I looked down, playing with the hem of my bedsheet, "I think I've always had lingering feelings for him, but it was fine as long as I didn't see him. Actually spending time with him completely messed with my head." I wanted to blame the alcohol too, but I knew that wasn't an excuse.
"So you like him..." she thought to herself for a bit, before she spoke again. "and what about Tylor?"
"It's not that I don't like him... I just," I didn't know how to explain it, but I tried my best, "I like Tylor, but... I don't think it's quite in the same way I like Kian. I feel safe with Tylor, secure in the sense that I know he'll never hurt me. Kian on the the other hand... he's hurt me so much in the past, but I still loved him. Maybe nothing's changed."
She looked me over in sympathy, "I'm sure you know what the right thing to do is, so I'll spare you the lecture," she smiled before continuing, "but I think you need to think carefully before you make any more rash decisions, yeah? It doesn't only affect you."
I stayed silent, taking in her words. I'd been selfish, I knew that, but I still wanted someone to pity me and comfort me like you would a child who's made an innocent mistake. I was nowhere near innocent, and the fact that I wanted to wallow in self pity just made me feel worse.
I was the worst.
"Why don't you sleep on it?" Charlie chimed, probably reading my expression.
"I think I'll do that..." I mumbled only loud enough for her to hear.

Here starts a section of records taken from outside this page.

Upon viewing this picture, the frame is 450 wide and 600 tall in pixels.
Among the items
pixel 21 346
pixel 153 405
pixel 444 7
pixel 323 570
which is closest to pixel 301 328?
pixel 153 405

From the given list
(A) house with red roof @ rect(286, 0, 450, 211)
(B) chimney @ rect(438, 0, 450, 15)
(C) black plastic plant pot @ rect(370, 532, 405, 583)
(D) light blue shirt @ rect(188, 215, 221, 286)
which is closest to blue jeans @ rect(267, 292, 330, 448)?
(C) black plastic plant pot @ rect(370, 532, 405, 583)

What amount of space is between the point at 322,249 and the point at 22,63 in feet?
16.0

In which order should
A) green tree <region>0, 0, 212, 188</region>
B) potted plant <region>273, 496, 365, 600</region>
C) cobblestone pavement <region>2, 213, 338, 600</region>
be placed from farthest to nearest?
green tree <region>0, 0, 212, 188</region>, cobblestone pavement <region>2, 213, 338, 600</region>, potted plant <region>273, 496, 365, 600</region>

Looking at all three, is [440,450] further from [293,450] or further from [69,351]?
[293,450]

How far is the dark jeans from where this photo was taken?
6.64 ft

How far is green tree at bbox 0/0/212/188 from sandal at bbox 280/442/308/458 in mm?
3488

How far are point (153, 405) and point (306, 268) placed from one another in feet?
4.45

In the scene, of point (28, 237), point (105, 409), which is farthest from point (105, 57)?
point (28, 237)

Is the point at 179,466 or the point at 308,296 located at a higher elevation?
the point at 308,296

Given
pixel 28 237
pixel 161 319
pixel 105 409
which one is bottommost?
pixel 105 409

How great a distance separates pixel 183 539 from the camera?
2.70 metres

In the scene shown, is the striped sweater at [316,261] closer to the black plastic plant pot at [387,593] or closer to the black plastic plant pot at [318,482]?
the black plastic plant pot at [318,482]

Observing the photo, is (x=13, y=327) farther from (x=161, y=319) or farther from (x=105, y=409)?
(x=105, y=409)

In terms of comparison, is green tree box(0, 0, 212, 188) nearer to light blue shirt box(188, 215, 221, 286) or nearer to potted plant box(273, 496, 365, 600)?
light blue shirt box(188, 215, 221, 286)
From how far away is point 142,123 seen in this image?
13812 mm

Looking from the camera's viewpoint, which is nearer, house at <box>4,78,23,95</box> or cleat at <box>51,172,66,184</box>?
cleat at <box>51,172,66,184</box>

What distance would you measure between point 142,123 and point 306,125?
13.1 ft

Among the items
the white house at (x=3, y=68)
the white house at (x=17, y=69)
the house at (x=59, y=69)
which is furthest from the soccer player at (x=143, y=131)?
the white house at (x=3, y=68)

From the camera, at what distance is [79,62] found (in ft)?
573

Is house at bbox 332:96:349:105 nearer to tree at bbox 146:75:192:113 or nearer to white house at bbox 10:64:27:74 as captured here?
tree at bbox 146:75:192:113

Charlie's eyes lingered on me a second longer, but she must've not known what to say, only giving me a supportive smile in the end. I couldn't even bring myself to smile back, so I just laid down on my back, staring at the cracks in the ceiling.
The consistent hum of Charlie's table fan slowly lulled me to sleep, but not before I had the chance to think harder about the choices I wanted to make.
I fell asleep, knowing what I needed to do.